The county abounded with game and fish. It was hilly, rugged and beautiful. There were natural resources, such as coal, to be discovered. And, if you could wrest the land from the trees there was rich soil for crops and the raising of sheep. There was hope and promise.

Reading the reality of today is a little sad. This is Appalachia. Virgin forests were cut. Coal mining
Appalachian Ohio in green
took over rich farmland. The area lost population after the land was mined and stripped for its coal.  The unemployment and poverty levels are higher than average. That being said there is so much of value and so much promise. There are ample wilderness areas for hunting deer and wild turkey (I’m a proponent of hunting with a camera, but if you need game for food the animals are plentiful.) There are three large lakes behind dams in Harrison County making it a recreational jewel. I can imagine the fishing and boating are rather fabulous.  
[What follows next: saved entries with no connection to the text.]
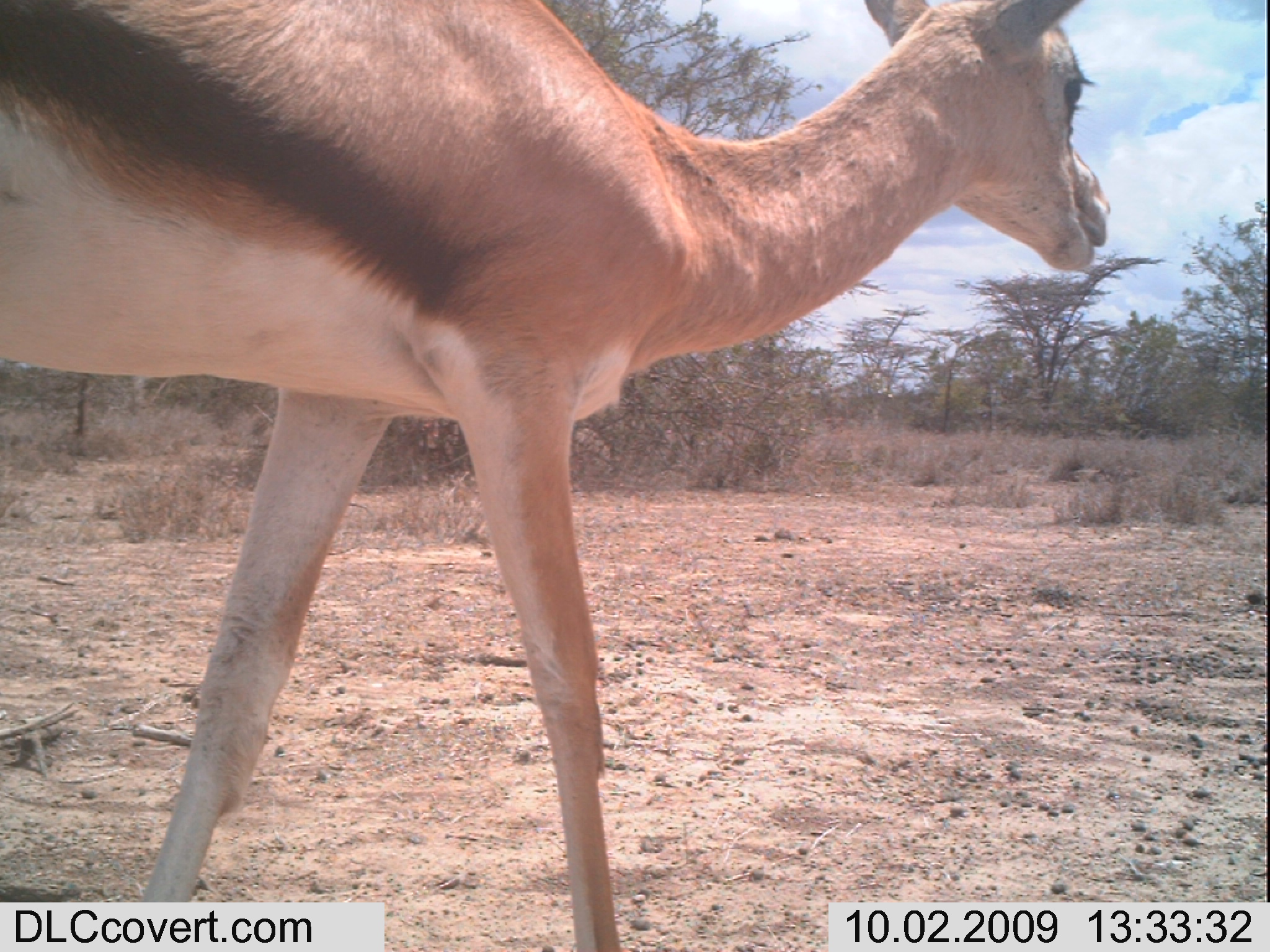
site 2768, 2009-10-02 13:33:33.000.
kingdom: Animalia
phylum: Chordata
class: Mammalia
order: Artiodactyla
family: Bovidae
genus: Nanger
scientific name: Nanger granti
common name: grant's gazelle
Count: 1.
Gen. George Armstrong Custer

Like many of the Ohio counties, Harrison has a strong abolitionist past. There are some quirky and eclectic famous sons. This place produced Clark Gable, who can forget that famous line - "Frankly, my dear, I don't give a damn.", and General George Armstrong Custer who died with his men at the Little Big Horn. Edwin Stanton, President Abraham Lincoln’s Secretary of War, hailed from the area; in fact there seemed to be a strong Harrison County presence around the embattled Civil War president. This wasn’t just a rural area filled with country folk. Franklin College turned out educators, ministers and attorneys ready to spread the doctrine of abolition. “Graduates of this small institution included eight United States Senators, nine Members of Congress, several governors, and twenty state legislators.”*  Franklin also produced the first African American college graduate in Ohio.**

What would I do if I had a chance to go to Harrison County?  I’d spend a few days exploring nature, boating, fishing and relaxing – maybe even find a 4 wheeler. I’d spend a few days more visiting villages, museums, and looking at cottage crafts.  Then I’d get serious about genealogy – courthouse, cemeteries, plat maps, and local experts – I’d have field day!